TASK STATEMENT> Reproduce, without alteration, the part of the data below that opens with the line containing "Among the hippo" and runs through the end of the data. Include both the opening and the final line, and nothing before the opening line.

** begin **

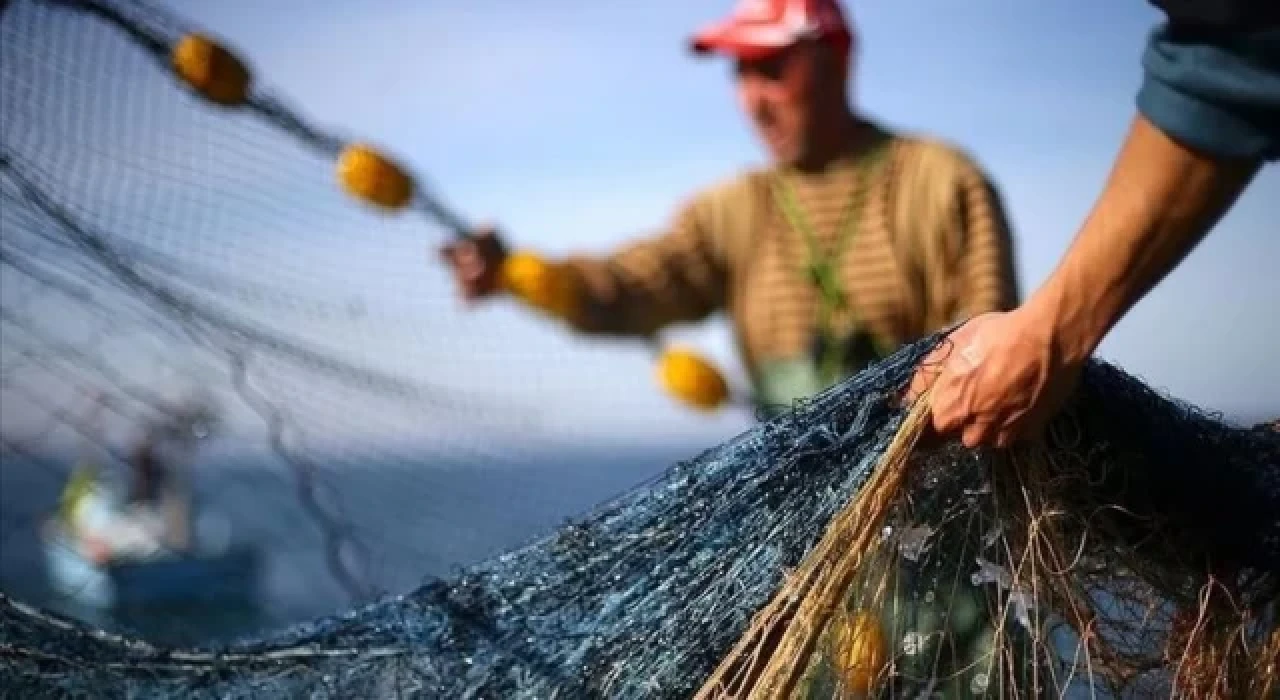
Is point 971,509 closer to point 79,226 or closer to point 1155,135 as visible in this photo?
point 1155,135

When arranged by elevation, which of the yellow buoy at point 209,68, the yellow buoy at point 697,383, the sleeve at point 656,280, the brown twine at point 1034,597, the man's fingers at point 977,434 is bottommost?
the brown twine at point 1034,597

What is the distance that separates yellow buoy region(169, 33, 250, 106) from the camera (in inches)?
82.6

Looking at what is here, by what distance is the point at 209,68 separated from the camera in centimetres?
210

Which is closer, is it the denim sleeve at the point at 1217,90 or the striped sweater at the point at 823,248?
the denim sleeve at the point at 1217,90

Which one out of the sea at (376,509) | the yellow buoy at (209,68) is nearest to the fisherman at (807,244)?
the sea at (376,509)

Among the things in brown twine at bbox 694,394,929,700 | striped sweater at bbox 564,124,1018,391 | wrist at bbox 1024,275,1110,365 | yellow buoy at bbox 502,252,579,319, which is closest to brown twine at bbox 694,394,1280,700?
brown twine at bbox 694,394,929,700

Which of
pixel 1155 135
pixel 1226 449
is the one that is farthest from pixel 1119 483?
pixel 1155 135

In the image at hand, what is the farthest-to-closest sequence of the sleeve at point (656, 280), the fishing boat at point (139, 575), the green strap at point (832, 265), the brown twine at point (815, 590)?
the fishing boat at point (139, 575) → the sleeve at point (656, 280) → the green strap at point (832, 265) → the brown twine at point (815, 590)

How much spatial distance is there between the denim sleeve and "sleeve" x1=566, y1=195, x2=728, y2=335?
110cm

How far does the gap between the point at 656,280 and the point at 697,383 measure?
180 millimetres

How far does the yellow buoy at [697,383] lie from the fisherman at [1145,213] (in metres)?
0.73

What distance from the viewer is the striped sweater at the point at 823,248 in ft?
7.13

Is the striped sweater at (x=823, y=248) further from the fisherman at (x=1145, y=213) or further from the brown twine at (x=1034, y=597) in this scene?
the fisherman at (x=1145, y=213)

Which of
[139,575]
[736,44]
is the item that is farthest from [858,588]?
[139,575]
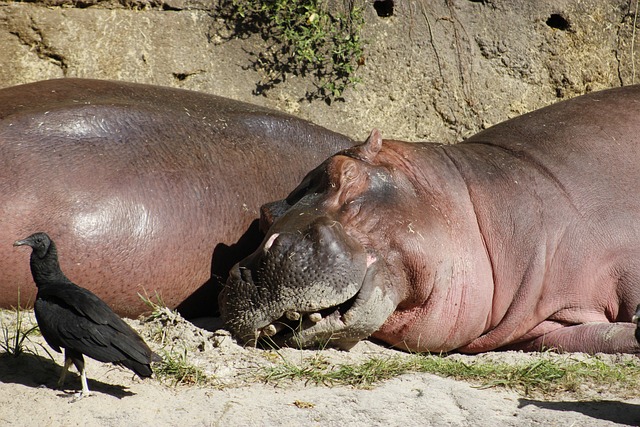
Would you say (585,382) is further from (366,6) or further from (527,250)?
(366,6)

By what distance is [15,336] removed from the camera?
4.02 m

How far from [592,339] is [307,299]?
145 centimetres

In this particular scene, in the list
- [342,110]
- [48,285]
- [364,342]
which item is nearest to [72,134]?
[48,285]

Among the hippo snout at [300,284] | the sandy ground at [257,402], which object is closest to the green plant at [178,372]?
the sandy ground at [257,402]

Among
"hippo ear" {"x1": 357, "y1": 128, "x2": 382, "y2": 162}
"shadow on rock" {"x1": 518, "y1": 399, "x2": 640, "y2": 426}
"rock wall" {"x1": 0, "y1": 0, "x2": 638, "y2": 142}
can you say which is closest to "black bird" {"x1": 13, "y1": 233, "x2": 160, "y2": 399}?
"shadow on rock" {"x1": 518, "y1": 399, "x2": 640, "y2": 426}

** end **

RESPONSE TO THIS EXERCISE>
Among the hippo snout at [300,284] | the sandy ground at [257,402], which object is closest to the green plant at [178,372]?
the sandy ground at [257,402]

Among
"hippo ear" {"x1": 357, "y1": 128, "x2": 382, "y2": 162}
"shadow on rock" {"x1": 518, "y1": 399, "x2": 640, "y2": 426}
"rock wall" {"x1": 0, "y1": 0, "x2": 638, "y2": 142}
can you say which is closest to "black bird" {"x1": 13, "y1": 233, "x2": 160, "y2": 399}?
"shadow on rock" {"x1": 518, "y1": 399, "x2": 640, "y2": 426}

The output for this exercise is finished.